I'd like to enable the feature of dynamically changing `models.py` in my project.

Hello, I’d like to enable the feature of dynamically changing models.py in my project. However, when I thought everything was fine, I encountered the following error message:

“Cannot query “table_model_001 object (1)”: Must be “table_model_001” instance.”

Here are the steps I followed:

  1. Used a function in views.py to modify models.py.
  2. Attempted to update the model stored in the application simultaneously, using “type(model_name, (instance_model,), attrs)”.
  3. Ran makemigrations: “call_command(‘makemigrations’, ‘app_name’)”.
  4. Ran migrate: “call_command(‘migrate’, app_label=‘app_name’)”.
  5. Tried to delete data and received the error message: “omdata_model.objects.filter(data_no=data_no).delete()”.
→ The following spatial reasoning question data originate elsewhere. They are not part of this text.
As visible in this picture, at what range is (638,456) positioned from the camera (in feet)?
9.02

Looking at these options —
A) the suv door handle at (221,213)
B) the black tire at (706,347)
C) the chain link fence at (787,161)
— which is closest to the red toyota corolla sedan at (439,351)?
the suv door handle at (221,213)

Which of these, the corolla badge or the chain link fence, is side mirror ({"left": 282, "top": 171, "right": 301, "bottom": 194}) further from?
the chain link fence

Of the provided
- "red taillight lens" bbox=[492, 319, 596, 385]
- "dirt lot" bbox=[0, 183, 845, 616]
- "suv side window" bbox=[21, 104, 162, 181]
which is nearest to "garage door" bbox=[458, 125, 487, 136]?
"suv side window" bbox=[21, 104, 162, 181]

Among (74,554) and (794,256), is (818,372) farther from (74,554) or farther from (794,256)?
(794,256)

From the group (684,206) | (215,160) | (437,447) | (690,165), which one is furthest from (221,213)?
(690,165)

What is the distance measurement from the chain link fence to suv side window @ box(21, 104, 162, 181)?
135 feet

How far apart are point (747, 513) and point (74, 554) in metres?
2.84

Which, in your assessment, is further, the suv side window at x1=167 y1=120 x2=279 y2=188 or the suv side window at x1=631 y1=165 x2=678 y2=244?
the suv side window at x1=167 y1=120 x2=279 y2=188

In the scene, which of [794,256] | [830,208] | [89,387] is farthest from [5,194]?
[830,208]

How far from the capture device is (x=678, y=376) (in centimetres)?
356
I would like to know if Django supports such functionality or if there is an error in my steps. Thank you.

This isn’t something Django supports, not really.

Models are (just) Python classes, so you can in theory construct them at runtime, but syncing to the DB, and … — No.
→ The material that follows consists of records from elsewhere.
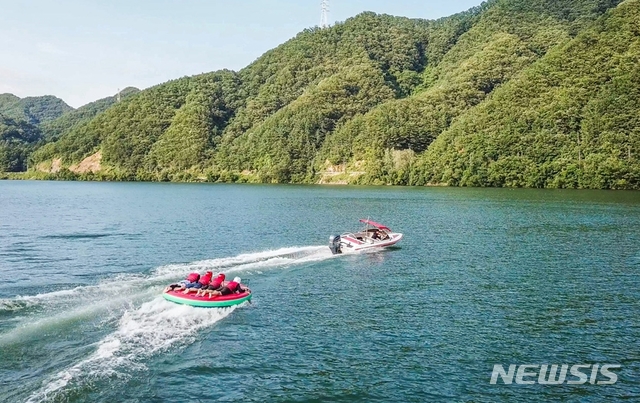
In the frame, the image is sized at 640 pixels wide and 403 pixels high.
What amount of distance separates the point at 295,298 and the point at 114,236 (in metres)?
37.8

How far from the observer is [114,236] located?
66.3 m

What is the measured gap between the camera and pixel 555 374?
80.5 ft

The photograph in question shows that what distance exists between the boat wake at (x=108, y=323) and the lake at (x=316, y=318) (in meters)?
0.13

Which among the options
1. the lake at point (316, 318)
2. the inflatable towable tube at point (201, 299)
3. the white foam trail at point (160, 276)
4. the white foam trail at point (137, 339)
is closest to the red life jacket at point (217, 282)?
the inflatable towable tube at point (201, 299)

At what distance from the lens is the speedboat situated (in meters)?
55.7

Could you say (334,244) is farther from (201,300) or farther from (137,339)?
(137,339)

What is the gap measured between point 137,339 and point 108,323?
12.0ft

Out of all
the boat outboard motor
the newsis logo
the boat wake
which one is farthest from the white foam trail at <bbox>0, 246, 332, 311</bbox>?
the newsis logo

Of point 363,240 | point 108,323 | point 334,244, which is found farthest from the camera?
point 363,240

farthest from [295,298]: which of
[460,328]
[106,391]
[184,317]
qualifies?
[106,391]

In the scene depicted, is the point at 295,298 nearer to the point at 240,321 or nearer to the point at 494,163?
the point at 240,321

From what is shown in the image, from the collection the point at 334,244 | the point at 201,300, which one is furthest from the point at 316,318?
the point at 334,244

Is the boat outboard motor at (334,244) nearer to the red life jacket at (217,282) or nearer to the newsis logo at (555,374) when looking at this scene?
the red life jacket at (217,282)

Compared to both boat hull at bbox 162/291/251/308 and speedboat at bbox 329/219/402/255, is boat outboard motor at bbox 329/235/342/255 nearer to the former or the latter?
speedboat at bbox 329/219/402/255
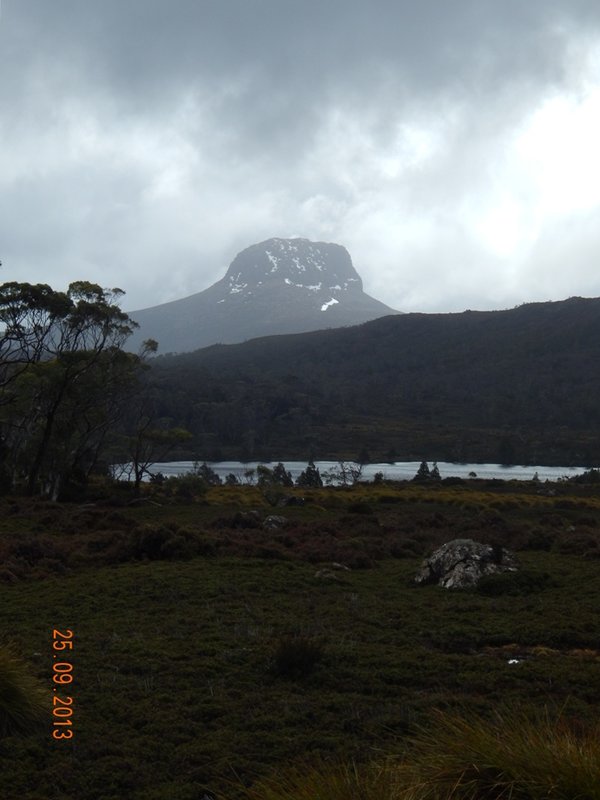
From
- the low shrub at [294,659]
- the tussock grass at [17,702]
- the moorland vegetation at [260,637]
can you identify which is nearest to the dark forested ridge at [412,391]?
the moorland vegetation at [260,637]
There’s a page on the Django Wiki about it from the 0.96 days but I can’t say what it would take to get it going in a modern Django.

Searching for that wiki page turned up this Reddit comment:

Is it possible? yes. is it easy? no. is it wise? very much no.
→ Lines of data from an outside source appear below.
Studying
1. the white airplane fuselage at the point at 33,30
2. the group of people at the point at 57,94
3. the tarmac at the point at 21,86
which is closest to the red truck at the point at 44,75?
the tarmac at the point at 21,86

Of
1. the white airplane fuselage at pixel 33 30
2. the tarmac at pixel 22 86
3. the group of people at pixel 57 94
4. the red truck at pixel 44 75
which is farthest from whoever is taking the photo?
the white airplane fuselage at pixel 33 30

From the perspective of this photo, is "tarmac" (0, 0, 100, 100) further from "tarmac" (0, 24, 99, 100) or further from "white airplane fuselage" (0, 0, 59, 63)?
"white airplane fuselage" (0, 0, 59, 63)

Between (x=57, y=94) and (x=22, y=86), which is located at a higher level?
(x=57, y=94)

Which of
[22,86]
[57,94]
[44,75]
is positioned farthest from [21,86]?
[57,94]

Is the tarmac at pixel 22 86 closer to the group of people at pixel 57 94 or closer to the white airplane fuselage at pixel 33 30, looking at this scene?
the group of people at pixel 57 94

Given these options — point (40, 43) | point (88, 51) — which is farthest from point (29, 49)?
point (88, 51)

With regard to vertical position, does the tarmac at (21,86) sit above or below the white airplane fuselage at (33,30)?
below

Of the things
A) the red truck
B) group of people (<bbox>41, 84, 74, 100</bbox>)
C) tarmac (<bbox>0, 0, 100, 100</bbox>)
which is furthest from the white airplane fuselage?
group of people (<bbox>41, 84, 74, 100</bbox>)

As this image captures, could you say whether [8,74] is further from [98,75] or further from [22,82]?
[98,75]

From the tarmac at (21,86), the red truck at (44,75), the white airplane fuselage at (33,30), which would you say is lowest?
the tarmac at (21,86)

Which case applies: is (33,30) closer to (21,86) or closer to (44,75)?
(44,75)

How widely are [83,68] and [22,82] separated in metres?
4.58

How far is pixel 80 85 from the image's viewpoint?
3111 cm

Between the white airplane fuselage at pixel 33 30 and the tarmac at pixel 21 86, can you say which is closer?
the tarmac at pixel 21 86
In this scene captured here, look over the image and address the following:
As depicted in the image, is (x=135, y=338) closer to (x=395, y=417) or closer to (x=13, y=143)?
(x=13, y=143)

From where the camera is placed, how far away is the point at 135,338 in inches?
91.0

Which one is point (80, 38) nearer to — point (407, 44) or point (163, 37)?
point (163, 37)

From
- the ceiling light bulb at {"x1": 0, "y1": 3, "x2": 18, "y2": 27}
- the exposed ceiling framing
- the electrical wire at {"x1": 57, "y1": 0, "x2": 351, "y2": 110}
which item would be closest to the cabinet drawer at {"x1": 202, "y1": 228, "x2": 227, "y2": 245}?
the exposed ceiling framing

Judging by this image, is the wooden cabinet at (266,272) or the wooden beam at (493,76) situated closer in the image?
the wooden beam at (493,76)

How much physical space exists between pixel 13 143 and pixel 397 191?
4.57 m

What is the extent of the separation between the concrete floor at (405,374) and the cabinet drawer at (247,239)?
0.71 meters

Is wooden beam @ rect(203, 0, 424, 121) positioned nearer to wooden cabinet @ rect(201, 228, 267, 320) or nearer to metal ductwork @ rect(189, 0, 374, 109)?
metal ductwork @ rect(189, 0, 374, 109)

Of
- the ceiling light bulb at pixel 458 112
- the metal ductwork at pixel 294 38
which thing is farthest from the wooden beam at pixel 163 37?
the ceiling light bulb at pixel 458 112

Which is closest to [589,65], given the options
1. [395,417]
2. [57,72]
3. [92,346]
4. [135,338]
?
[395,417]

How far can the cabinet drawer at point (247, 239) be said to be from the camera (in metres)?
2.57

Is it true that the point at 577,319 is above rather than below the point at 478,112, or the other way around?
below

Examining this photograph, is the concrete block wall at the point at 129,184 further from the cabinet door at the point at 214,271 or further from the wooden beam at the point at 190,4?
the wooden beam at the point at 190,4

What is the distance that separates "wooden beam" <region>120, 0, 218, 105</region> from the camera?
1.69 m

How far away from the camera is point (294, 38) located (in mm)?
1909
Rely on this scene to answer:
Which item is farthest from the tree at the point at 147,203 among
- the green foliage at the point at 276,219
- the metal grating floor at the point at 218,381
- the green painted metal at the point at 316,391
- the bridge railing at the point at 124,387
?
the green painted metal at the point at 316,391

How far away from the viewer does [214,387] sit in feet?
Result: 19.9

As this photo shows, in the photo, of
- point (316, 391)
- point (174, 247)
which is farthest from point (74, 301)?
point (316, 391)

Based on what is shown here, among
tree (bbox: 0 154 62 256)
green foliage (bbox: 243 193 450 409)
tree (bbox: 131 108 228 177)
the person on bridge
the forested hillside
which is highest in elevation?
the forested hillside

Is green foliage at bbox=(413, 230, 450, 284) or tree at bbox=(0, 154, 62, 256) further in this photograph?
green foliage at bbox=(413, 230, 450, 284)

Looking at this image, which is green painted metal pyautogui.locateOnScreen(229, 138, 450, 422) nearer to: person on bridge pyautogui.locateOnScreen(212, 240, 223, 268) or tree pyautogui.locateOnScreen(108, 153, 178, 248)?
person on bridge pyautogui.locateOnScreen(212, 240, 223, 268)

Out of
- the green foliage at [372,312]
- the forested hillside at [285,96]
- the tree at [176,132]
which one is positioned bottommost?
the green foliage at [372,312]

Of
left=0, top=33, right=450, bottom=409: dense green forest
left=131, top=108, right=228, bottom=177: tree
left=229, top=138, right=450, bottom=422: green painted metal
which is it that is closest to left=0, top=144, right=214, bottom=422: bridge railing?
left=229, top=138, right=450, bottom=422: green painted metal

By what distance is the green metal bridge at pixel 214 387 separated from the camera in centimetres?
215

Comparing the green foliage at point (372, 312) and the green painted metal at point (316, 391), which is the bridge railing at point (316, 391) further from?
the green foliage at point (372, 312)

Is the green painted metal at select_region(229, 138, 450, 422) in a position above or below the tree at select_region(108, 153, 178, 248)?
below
That seems about right to me.

1 Like

I sometimes do this when I just want a nice class to capture my raw sql for reporting… One day I might propose that we allow a “lightweight model for read-only raw sql” formally because it will break strict tests that error on warning and this approach will raise duplicate registration warnings.

But as Carlton mentioned… yeah you want static models if you need any kind of schema syncing to the db.

2 Likes

@shangxiao Can I ask when you’d do that rather than say use a view (with a managed=False model)?

It is possible to implement dynamic (on the fly) models with Django but it is not trivial. We do this in Baserow. If you really need it you can look at How Baserow lets users generate Django models on the fly // Baserow and Baserow backend codebase.

That being said, most likely you don’t actually need it and should think harder about your schema.

2 Likes

@stribny I’d forgotten that post — thanks for the reminder!